If you look at filtering mechanisms themselves, there are companies that try to have puzzles that they ask you to solve before joining (eg: ITA software). But they are really challenging puzzles that I would solve just for fun anyway, (which is what I did for months till I one day decided to apply for a job there). The fact that these puzzles are also made by the company (and not a third party website) makes a difference. It tells me about the people that work there and potentially about their culture. On the other hand, building a random web app to prove basic skills is not something I would imagine most talented web developers would like to do anyway.

If you look at it from the perspective of a company that is hiring, tools like this solve merely one part of the puzzle. It takes the subset of developers who are already in the market for a new job and filters them. As a startup though, what I want to do is lure the great engineers who are content at their regular jobs and not looking at all because of inertia. It sounds like there is more of a "search for developers" problem that will expand the breadth of all the developers available to me, instead of focusing on the ones who are already out there (and are most likely not the cream of the crop by definition).

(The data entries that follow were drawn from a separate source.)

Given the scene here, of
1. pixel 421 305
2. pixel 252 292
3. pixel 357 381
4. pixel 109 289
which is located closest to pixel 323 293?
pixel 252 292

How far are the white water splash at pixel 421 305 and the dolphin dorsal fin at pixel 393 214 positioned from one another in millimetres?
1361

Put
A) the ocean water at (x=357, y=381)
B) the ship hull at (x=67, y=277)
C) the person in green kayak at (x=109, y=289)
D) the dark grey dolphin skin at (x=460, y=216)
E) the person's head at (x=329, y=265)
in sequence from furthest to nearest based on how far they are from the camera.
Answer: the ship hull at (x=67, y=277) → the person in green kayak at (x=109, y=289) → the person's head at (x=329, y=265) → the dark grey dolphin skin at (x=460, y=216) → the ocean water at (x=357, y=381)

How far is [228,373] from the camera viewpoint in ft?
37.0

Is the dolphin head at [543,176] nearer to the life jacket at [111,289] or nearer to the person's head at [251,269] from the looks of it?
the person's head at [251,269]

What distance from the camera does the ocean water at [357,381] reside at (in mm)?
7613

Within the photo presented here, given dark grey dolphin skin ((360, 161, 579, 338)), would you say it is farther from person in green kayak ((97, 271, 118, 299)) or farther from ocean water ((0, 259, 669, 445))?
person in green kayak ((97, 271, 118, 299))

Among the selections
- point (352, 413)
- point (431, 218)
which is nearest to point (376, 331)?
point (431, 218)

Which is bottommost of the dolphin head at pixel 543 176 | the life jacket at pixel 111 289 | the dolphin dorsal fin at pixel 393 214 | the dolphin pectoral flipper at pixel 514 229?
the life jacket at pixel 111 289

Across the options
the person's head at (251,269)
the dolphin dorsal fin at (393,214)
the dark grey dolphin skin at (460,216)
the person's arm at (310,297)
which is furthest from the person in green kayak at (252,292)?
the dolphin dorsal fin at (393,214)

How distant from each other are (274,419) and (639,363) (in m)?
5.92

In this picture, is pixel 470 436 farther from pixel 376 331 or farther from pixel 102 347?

In short, I don't mean to be negative, and am not saying that there might not be a market for a tool like this. But I am pretty certain that if you are a great developer, you don't have an incentive to make a web app on this.

1 comments

I agree with this 100%. Coding tests and filters like this make sense when we have a market with an oversupply of developers that need to be filtered out. Right now, we're in the opposite situation with more jobs than skilled devs.